Brexit: İngilizler ‘Erdoğan'a hayır’ dedi, halka ‘Emexit’ şart
Fotoğraf: Envato
Saat başı yıllık gündem oluşuyor. Tarihin çarkı olur mu, olursa bu çark bazen hızlı döner mi, onları bilmem ama yaşamın hızı çok artmış, Dünya dengelerinin hızla dönüştüğü kriz yılları içindeyiz. Bu yılın ilk yazısını, bu yılın felaketlerin yaşanacağı bir yıl olacağı, Ortadoğu ve Dünya’nın çok zorlandığı, büyük güçlerin yenişemediği, zarar hanelerinin artmaya başladığı, aralarında paylaşım öncesi son kozların sahaya sürüleceği, Suriye’den, Yemen’den, Libya’dan, Nijer’den, Ukrayna’dan, K.Kore’ye pek çok hesaplaşmanın olacağı, ardından bir dengeleşim sürecinin başlayacağı, sonuçta da devrimlere daha fazla yaklaşacağımız bir yıl olacağını yazmıştım.
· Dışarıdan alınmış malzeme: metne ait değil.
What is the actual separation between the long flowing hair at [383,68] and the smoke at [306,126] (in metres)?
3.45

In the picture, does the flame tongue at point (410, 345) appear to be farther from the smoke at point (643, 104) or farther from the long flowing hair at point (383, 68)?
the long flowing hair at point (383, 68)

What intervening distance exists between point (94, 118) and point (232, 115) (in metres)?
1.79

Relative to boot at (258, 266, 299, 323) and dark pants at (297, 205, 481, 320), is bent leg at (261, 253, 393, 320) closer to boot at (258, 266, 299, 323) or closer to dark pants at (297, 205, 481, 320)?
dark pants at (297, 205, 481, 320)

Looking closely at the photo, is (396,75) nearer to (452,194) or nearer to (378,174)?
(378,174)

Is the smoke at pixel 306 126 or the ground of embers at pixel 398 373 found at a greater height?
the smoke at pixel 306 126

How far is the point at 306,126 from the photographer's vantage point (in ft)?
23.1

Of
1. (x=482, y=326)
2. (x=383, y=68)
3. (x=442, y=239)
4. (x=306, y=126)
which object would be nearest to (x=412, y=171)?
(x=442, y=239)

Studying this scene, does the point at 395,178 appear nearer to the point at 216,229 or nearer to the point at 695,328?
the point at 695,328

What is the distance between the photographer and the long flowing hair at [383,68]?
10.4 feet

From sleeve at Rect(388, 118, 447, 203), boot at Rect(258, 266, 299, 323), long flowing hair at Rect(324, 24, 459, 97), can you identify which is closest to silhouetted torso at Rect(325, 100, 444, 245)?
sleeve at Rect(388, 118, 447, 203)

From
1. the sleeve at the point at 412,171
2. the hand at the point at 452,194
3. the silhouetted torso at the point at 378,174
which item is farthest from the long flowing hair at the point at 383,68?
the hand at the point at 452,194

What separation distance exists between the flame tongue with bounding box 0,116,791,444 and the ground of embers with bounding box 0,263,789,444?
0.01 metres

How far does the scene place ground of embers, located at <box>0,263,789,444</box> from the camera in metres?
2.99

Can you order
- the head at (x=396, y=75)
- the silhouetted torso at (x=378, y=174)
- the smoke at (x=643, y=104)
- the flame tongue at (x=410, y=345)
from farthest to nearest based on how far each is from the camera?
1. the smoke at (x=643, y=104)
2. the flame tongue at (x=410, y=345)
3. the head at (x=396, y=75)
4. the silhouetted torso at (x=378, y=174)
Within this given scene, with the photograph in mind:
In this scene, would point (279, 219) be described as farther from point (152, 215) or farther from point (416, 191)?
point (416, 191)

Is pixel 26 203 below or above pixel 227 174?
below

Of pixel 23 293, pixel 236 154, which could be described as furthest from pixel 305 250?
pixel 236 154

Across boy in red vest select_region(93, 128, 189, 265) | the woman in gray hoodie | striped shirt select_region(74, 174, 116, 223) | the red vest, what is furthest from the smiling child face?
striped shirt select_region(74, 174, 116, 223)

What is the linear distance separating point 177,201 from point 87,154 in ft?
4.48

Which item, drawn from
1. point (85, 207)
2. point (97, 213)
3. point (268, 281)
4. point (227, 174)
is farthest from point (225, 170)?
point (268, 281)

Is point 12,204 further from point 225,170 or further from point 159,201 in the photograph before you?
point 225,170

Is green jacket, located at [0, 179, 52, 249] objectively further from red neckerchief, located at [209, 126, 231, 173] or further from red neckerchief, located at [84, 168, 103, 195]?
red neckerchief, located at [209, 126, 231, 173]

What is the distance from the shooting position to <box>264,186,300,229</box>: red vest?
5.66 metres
Öngördüklerimden de fazlası yaşanıyor.
Örneğin İngiltere’nin AB’den çıkacağını (Brexit) beklemiyordum. İngiltere ve AB böyle bir sonucu bekliyor muydu, ondan da emin değilim. AB’nin dağılmasını biraz daha uzun süreçte öngörüyordum. Bu süreç de hızlanmış durumda.
Brexit’in kime ne etkisi olur denirse AB’nin dağılmasından en çok İngiltere ve ABD zarar görür de en az Almanya etkilenir. Hatta Almanya için Rusya ilişkilerinin önü bile açılmış, Bismark dönemi için fırsatlar çıkmış olabilir. Büyük Prusya Birliği daha gerçekçi ve kârlı olur Almanya için.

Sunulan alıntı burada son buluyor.